(Collected data entries)
# # #

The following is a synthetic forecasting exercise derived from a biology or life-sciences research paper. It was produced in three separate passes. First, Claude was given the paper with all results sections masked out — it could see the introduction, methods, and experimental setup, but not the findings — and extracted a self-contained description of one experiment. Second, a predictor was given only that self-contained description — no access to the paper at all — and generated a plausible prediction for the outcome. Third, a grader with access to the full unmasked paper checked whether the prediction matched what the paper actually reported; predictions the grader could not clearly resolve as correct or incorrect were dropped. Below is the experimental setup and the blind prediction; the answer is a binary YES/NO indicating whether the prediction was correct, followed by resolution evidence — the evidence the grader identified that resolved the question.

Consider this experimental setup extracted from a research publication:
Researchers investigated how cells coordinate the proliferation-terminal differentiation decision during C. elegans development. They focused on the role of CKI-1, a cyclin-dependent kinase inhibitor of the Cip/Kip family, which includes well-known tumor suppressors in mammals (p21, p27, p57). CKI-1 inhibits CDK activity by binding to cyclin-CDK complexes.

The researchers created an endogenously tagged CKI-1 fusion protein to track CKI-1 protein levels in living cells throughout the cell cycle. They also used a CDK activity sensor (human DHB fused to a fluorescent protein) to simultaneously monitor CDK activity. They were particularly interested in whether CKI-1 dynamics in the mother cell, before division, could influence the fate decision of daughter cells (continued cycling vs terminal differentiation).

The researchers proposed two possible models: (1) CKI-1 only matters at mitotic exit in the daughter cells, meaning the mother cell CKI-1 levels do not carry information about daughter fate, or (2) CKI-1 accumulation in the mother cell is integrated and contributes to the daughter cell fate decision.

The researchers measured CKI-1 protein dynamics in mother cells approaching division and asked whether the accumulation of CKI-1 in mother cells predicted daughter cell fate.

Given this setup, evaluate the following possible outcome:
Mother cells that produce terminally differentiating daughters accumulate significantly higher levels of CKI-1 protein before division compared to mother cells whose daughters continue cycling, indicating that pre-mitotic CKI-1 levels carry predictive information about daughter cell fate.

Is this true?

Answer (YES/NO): YES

# # #

• How to complete this task
Which lines of the data hold the string "about"? Return each of them.

• Response to this exercise
The researchers proposed two possible models: (1) CKI-1 only matters at mitotic exit in the daughter cells, meaning the mother cell CKI-1 levels do not carry information about daughter fate, or (2) CKI-1 accumulation in the mother cell is integrated and contributes to the daughter cell fate decision.
Mother cells that produce terminally differentiating daughters accumulate significantly higher levels of CKI-1 protein before division compared to mother cells whose daughters continue cycling, indicating that pre-mitotic CKI-1 levels carry predictive information about daughter cell fate.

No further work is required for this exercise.